Deposition of high-critical-temperature superconductor YBa2Cu3O7-x epitaxial thick film by hot cluster epitaxy

Abstract

Hot cluster epitaxy (HCE) is a novel high-rate epitaxial growth mechanism discovered in the study of the plasma flash evaporation method. In HCE, the main deposition species are thermally activated, nanometer-scale clusters (hot clusters), which have unique characteristics such as high internal energy and high sticking probability even at high substrate temperature. Actually, with HCE, deposition of YBa2Cu3O7-x epitaxial films at a growth rate of 16 nm/s on the SrTiO3 substrate has been achieved. However, films thicker than 2 μm could not be obtained so far. In this paper, we discuss the "charge-up" effect of clusters and insulating substrates in a plasma environment as a retarding factor for film growth. Probe measurements and the biasing deposition clarified the charge-up of clusters were charged up during deposition.

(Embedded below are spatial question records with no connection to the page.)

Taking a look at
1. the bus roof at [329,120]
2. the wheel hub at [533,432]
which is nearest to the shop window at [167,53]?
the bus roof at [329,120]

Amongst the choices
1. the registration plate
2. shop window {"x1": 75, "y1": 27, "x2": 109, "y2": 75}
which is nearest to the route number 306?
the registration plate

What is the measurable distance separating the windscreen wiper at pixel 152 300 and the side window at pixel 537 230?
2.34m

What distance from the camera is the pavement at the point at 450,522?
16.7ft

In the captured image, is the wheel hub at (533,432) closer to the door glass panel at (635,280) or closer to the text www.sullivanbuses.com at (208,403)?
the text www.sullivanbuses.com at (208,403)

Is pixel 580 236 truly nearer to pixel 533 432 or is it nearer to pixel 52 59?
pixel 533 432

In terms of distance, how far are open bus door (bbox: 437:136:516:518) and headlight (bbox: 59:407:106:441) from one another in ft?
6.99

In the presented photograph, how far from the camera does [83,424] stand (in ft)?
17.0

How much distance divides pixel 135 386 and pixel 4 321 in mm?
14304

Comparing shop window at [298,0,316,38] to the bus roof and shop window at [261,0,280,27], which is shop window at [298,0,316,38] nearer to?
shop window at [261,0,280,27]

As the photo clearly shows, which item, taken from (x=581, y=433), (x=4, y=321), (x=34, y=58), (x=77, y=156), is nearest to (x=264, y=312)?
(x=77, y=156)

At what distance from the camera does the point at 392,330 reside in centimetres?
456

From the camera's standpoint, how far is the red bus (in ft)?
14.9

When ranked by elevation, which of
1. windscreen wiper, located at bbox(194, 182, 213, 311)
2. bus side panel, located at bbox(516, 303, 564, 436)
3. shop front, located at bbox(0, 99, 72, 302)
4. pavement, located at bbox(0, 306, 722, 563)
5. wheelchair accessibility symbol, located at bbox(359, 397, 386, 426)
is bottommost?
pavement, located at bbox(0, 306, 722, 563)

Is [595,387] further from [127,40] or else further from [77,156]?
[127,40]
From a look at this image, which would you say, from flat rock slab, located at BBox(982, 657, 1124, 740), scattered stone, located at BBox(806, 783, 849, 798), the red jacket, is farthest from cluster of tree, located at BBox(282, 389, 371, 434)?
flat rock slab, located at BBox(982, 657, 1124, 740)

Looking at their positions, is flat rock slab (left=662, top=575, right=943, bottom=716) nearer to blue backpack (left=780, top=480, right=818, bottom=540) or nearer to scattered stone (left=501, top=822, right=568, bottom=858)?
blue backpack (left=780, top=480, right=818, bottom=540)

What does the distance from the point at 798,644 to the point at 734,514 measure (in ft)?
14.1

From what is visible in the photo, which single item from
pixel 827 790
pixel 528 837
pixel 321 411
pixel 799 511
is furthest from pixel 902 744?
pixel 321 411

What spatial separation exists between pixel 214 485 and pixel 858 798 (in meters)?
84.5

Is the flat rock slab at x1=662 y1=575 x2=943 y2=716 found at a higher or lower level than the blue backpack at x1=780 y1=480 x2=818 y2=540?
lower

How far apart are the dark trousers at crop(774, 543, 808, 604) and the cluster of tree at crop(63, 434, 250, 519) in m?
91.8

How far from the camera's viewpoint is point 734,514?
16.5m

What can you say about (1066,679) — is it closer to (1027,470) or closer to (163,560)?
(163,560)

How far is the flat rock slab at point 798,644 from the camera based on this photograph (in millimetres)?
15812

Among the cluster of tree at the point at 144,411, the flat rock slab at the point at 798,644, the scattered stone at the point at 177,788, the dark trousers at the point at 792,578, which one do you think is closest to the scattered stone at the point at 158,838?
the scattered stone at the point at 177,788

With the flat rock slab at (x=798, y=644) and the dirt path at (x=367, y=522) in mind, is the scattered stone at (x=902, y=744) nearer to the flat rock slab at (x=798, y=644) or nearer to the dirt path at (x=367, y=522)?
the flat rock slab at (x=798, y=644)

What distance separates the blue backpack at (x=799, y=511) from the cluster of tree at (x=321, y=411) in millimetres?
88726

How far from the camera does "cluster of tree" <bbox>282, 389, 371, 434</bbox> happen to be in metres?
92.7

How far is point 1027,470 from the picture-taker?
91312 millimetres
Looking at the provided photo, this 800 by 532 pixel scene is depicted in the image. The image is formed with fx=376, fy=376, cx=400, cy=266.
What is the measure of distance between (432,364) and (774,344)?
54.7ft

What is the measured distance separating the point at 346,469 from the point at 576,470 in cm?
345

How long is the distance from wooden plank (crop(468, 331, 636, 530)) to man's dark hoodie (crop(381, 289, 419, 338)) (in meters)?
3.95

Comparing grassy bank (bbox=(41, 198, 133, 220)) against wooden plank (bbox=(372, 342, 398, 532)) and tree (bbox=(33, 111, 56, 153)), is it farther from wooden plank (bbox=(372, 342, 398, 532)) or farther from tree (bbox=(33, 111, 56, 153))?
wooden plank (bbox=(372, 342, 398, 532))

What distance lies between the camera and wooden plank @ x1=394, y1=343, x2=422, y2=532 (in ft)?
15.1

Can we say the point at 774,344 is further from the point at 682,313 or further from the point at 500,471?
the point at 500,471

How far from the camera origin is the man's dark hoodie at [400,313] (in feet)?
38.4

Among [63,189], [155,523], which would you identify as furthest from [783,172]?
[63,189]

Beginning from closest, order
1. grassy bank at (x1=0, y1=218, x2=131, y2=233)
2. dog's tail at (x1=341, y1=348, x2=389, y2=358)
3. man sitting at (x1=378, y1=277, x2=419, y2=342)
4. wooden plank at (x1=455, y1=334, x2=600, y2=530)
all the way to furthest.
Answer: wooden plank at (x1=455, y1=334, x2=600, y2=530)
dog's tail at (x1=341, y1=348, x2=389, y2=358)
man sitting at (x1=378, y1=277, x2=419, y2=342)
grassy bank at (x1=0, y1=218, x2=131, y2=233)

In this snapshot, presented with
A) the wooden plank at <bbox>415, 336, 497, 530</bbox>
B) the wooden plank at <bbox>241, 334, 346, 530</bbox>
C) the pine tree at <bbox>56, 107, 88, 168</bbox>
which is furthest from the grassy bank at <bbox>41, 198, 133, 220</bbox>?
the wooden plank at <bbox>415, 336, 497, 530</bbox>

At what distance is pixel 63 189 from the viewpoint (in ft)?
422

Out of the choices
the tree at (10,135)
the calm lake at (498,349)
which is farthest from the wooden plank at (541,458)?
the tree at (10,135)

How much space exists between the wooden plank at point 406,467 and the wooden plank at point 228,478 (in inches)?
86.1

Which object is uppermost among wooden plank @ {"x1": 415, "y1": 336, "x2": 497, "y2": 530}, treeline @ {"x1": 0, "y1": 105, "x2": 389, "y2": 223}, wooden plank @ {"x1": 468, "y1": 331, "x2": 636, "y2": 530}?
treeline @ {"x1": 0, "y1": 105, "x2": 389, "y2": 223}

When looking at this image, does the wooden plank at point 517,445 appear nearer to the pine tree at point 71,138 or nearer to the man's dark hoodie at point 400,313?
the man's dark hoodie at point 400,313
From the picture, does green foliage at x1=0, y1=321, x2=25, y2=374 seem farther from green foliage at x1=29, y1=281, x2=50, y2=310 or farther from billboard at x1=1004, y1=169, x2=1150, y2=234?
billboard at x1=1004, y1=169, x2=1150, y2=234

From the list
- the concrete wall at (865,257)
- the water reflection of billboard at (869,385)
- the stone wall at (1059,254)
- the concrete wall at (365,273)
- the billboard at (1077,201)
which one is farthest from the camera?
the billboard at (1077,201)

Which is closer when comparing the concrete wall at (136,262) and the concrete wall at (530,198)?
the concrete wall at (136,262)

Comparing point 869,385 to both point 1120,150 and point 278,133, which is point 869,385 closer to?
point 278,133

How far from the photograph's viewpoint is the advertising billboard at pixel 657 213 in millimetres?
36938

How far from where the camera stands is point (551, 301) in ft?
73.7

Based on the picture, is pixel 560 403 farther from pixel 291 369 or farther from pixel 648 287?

It was found that more than 60% of the clusters were negatively charged. By using conductive substrates of Nb doped SrTiO3, or changing Ar composition in Ar-O2 plasma, we could deposit monolayer-smooth epitaxial YBa2Cu3O7-x films thicker than 3 μm, with excellent properties; the full width less than 0.14° at half maximum of the X-ray rocking curve of the (005) peak, and the superconducting transition temperature of 92 K. These results suggest the future role of HCE in epitaxial thick film deposition.